This poem has several similes in which the poet compares one thing to another using the word "like." First, the old woman's sons are "like fruit borne by birds." The woman has just noted that ripe fruit, when it falls, falls near the trunk, figuratively its "mother." In the same way, she wishes her boys, now that they are "ripe" and grown up, would come to her side. However, her sons are not like that kind of fruit. They are like fruit that birds pick up and carry far from the tree. This represents how her sons have moved away from their childhood home.
Next, the old woman uses three similes to describe her condition, showing that she is very old and coming to the end of her life. She says her "hands are like broom sticks." This suggests they are bony and rough; they have lost the fleshiness of youth and middle age.

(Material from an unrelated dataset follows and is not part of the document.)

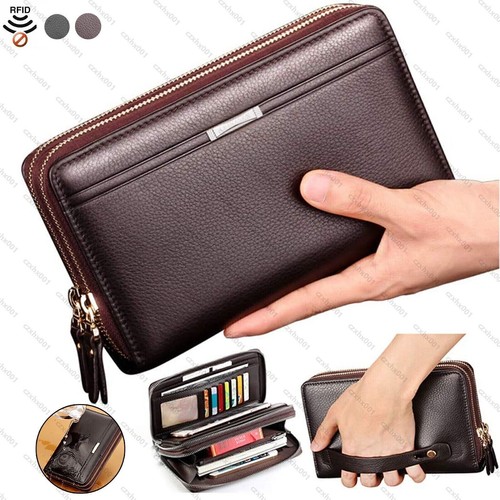 Men leather briefcase wrist - briefcase,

She says she is "dry like a carved image." This suggests the dry, thin skin of old age and the weight loss that makes her seem hard rather than supple. She says, "I sway like a dry falling leaf." Elderly people often have balance issues, or their joints and muscles don't function as well, so when they walk, they totter or move from side to side. This image harks back to the beginning of the poem where the speaker mentions the fruit tree. But the picture of the dry falling leaf speaks of autumn and the end of life; falling leaves are dead leaves.
The similes add emotion to the poem and emphasize the various meanings. Birds are often symbolic both of freedom and of impending doom; the fact that the birds have carried the fruit, that is, her sons, far away shows that they have gained their freedom, but that this is an unhappy reality for the old woman. The similes she uses to describe herself show she is frail and needy and are meant to arouse sympathy and pity, hopefully having the effect of bringing the old woman's sons quickly to her side.